First, a quick primer on tomato types, which fall into two general categories:
- DETERMINATE varieties will grow, flower, fruit, and die. Done, no more tomatoes, end of season, bye bye.
- INDETERMINATE varieties will grow, flower, fruit, grow more, and keep going until something kills them. Death is usually the result of creature (human or critter), disease, ennui (did someone forget to water the tomatoes last week?!?), or environmental, such as frost.
Determinate varieties don’t really need pruning, but if you don’t prune your indeterminate types they can become an unruly mess that is difficult to work with and keep healthy. (Remember, tomatoes are vines, not trees!)

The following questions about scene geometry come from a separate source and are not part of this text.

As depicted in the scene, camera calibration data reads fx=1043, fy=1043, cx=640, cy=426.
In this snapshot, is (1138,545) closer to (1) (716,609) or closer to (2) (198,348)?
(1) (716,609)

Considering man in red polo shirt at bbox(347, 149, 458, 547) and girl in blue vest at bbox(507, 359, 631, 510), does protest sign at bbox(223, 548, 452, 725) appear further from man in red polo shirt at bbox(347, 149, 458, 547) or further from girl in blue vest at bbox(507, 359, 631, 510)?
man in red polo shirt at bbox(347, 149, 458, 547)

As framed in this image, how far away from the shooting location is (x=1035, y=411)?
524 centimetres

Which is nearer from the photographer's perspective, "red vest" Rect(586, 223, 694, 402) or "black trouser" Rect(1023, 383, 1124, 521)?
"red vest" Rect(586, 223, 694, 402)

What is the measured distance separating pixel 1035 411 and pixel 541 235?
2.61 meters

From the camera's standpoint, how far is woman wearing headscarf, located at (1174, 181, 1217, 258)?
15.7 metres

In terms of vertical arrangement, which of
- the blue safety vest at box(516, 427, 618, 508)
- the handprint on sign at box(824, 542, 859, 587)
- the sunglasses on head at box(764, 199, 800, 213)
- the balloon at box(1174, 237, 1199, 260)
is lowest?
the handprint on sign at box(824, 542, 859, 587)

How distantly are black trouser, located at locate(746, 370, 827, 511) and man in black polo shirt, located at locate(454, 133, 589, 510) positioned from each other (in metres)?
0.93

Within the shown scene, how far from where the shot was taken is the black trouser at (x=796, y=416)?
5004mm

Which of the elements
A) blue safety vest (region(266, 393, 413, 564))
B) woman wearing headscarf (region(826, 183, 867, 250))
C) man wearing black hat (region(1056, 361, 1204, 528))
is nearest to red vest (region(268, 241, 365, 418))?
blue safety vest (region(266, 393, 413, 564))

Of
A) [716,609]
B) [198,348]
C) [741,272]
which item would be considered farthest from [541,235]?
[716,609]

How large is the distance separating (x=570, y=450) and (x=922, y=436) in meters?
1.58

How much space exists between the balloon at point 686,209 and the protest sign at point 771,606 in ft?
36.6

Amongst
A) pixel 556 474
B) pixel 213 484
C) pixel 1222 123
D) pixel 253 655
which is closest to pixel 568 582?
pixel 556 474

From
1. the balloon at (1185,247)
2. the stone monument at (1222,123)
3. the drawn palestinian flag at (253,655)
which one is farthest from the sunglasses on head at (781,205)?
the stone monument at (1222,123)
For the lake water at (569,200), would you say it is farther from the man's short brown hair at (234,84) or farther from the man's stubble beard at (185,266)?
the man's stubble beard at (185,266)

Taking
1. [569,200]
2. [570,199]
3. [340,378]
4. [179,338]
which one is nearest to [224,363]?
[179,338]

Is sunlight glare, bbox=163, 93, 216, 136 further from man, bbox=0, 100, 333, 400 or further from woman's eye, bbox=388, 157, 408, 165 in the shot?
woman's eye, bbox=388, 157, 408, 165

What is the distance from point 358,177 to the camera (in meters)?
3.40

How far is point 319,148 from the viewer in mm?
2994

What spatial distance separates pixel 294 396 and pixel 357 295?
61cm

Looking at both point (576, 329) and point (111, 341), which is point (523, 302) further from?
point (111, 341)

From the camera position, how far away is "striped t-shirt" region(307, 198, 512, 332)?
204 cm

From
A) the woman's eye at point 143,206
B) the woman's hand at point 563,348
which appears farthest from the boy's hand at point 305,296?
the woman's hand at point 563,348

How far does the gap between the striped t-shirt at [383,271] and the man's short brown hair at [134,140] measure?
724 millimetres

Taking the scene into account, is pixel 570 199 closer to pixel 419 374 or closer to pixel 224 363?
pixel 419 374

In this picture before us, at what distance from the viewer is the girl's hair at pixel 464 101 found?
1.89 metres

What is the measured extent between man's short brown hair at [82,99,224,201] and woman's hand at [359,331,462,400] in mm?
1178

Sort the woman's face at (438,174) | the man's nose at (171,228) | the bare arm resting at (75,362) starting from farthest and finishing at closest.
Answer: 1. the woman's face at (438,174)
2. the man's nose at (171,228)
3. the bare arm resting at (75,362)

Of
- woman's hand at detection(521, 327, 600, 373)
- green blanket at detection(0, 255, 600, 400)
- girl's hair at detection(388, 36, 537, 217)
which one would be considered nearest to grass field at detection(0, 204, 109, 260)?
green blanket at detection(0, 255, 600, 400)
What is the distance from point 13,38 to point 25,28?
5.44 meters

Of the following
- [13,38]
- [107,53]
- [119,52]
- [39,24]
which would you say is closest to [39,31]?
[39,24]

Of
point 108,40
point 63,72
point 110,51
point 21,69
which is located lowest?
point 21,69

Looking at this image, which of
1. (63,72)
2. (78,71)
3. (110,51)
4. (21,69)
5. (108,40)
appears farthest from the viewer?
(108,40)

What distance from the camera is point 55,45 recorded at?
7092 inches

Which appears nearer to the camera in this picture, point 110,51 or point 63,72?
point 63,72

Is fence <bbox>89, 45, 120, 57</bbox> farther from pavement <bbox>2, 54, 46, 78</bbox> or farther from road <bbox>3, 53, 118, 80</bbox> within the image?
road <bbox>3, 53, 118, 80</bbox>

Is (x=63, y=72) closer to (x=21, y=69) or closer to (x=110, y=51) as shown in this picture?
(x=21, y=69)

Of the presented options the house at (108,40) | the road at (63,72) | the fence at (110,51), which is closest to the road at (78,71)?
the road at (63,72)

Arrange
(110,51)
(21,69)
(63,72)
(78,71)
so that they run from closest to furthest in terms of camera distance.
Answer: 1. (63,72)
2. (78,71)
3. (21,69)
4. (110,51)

Left to their own devices, a few indeterminate varieties planted in a row will put out dozens of suckers. Each sucker requires energy. Each fruit requires energy. Keeping them all off the ground requires your energy (and trellising).
If you’re not pruning and you’re not trellising, you can end up with monstrous tomato plants sprawling all over the place, with lots of small fruit, more prone to disease (due both to nutrient issues and a lack of air flow), and making your time in the garden less pleasant, and somewhat less attractive.
To keep your life simple and the plants healthy, you want to remove suckers from the vines every few days. I typically recommend trying to keep tomato plants to no more than three vines per plant. That is, remove all suckers throughout the season except for three. Those three should all be several inches above the ground, to reduce disease issues and for simplicity.
Removing suckers is a simple process: Where a leaf comes off the main stem there is a “crotch.” In that crotch is often a new stem or “sucker” forming. Snap that sucker off and compost it. If it doesn’t snap off easily then by all means cut it off.
For me, this usually works very well until somewhere late July to early August when I ignore pruning for too long because life gets in the way. I’ll try to work my way through the tangled mess to remove suckers, and I’ll have some limited success. Such is life – the plants will continue producing fruit through September and usually into October, and at the end of the season I’ll have more of a jumbled mess to deal with. Oh well, I tried.
You can, and I hope will, do better.